#### [Source]

Not every outing in Japan was life-changing, or amazing, or revelatory. In fact, some of them were just nice little walks to explore the neighbourhood we were staying in… in the daylight, for a change.

Above you can see the view from our hotel window–SHINJUKU, the “capital’ of Tokyo, location of the municipal government buildings, and the big dirty red light district, and shopping and… well, what people think of when they think of “Tokyo” can usually be found within a 15 minute walk of Shinjuku station. We were staying a 2 minute walk from that station, a little bit south west, and since none of my plans or itineraries had be going any further south than I was at that moment, I decided to go for a walk one warm May morning before the day really got going.

The first stop, as always, is the local convenience store, or “conbini”. Lawson isn’t my conbini of choice, I’m a 7-11 guy at heart, but I was starving and wasn’t willing to wait. Also with me on this trip is Jim, who is tired, cuz its early and jetlag is never kind to him.

We arrived in Japan during the hysteria for the theatrical release of Evangelion 2.0, and the ‘ultimate’ edition DVD release of Evangelion 1.11, so Eva product was everywhere. Lawson had entered into a special agreement with the Evapeople (Gainax, I assume? I can’t tell who runs that merchandising anymore) and so they had tons of unique and ‘rare’ items. Shown above are cans of coffee, boxed with an action figure on a very full display. You might be giggling to yourself, but that same coffee and action figure was SOLD OUT all over Tokyo by the end of our trip.

Also shown: Evangelion-themed cup noodles.

There were also Evangelion give-aways if you bought specific kinds of snack breads, in specific amounts. Or maybe Evangelion-themed snack breads. It was difficult to tell. Jim helpfully points them out.

Click to keep reading:

The sign outside pimping the DVD release of EVA. The wind wasn’t cooperating that day so I reversed the photo. One of the neat things about convenience stores is that you can get a lot of stuff there that you can’t really get at similar stores here. Event tickets, full meals, DVDs, toys, games. Changes of shirts, socks, and undies for when you’ve stayed out all night karaokeing and smell like a distillery. Sooooo handy.

#### [Record excerpts]

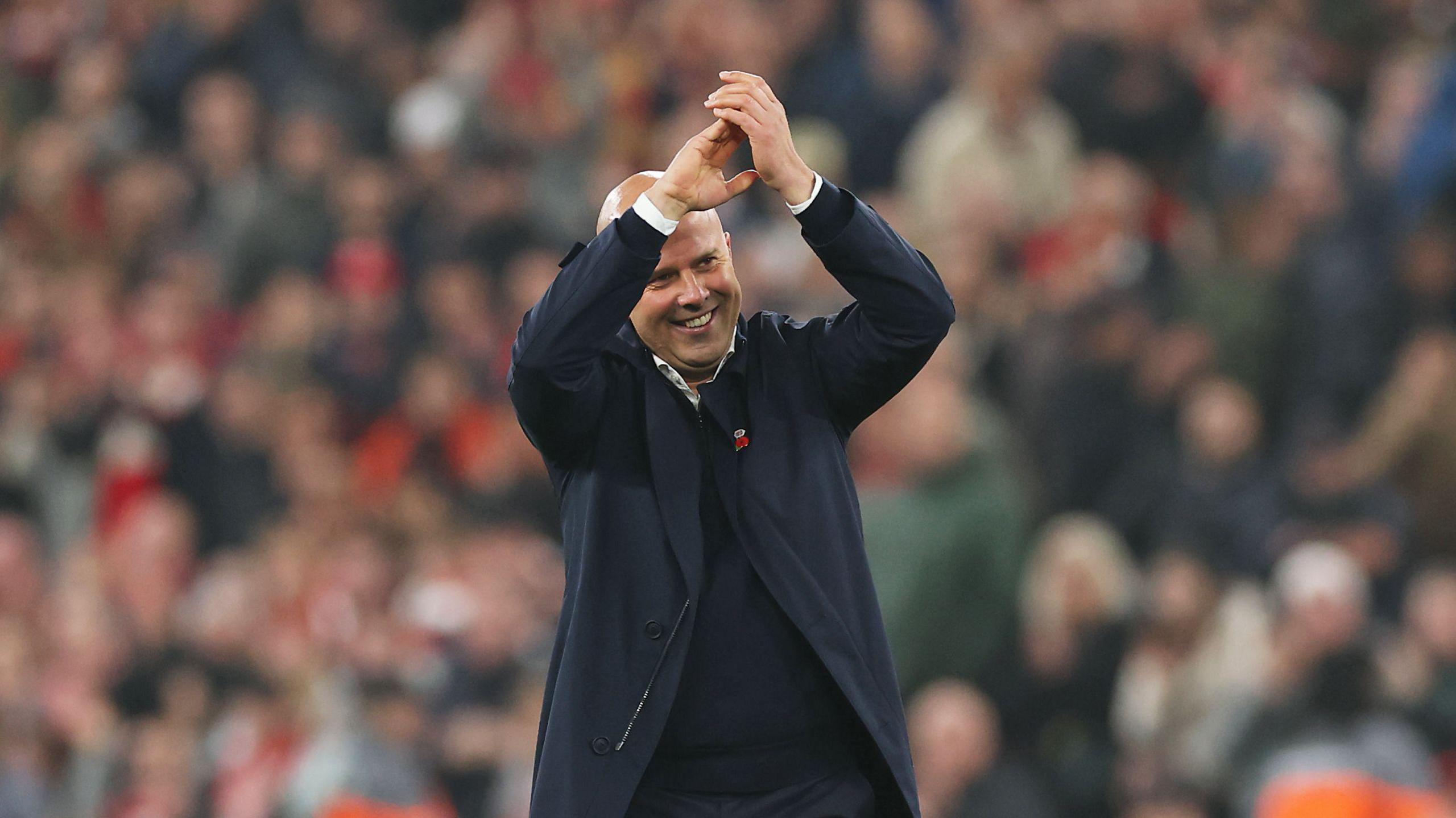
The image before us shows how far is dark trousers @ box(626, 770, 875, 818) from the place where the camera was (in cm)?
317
==
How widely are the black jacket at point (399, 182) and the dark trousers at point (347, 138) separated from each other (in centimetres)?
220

#### [Problem requirements]
Repeat the passage of the Shinjuku walk post that begins with "Above you can" and ends with "kind to him.", word for word.

#### [Written response]
Above you can see the view from our hotel window–SHINJUKU, the “capital’ of Tokyo, location of the municipal government buildings, and the big dirty red light district, and shopping and… well, what people think of when they think of “Tokyo” can usually be found within a 15 minute walk of Shinjuku station. We were staying a 2 minute walk from that station, a little bit south west, and since none of my plans or itineraries had be going any further south than I was at that moment, I decided to go for a walk one warm May morning before the day really got going.

The first stop, as always, is the local convenience store, or “conbini”. Lawson isn’t my conbini of choice, I’m a 7-11 guy at heart, but I was starving and wasn’t willing to wait. Also with me on this trip is Jim, who is tired, cuz its early and jetlag is never kind to him.